In this “This Month I’ve Read” series, I want to share 5 blogs / articles concerning Microsoft Enterprise Integration that really drew my attention throughout the last month. Here you can find my selection for this month.
Clemens Vasters – Choosing the right Azure messaging service for your data
In this extended blog, Clemens explains the usage scenarios for Azure Event Hubs, Event Grid and Service Bus. At first sight, it might look like they compete with each other, but when having a closer look, it should be clear that the usage scenario overlap of the three services is rather small and that they are very complementary. Read the complete article here.
Announcement – Azure AD Managed Service Identity
When accessing e.g.

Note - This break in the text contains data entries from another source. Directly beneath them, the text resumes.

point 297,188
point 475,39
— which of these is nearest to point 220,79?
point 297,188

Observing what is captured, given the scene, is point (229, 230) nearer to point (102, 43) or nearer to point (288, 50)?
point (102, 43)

KeyVault from within a Virtual Machine, App Service or Azure Function, you don’t need to store the Service Principal client secret anymore in your config file. Azure injects automatically the generated Service Principal credentials into your Azure service. No more need for credentials to retrieve other credentials! Read the complete announcement here.
Annejan Barelds – Secure a custom webhook for Azure Event Grid
When registering custom subscribers on Azure Event Grid, there’s an authorization handshake required, which is not that well documented. This blog explains how this can be done in a secure way, so you are certain that you only allow events that originate from an Event Grid instance that you control. Read the complete article here.
Mattias Lögdberg – Azure API Management concurrency control
This well-explained post describes how you can easily avoid a backend service of being overflooded by too many simultaneous requests. By simply configuring the limit concurrency policy, you control the maximum of parallel requests to the backend service. Other requests get queued in memory. Read the complete article here.
Nick Hauenstein – Dynamic Values and Schemas for Logic Apps connectors
In this video series, Nick explains very well how you can use his TRex library to create custom connectors for Microsoft Flow and/or Logic Apps. The library uses simple attributes that inject x-ms-dynamic headers into your Swagger definition, so you can populate dynamic dropdown lists or dynamic entities. Watch the complete video over here.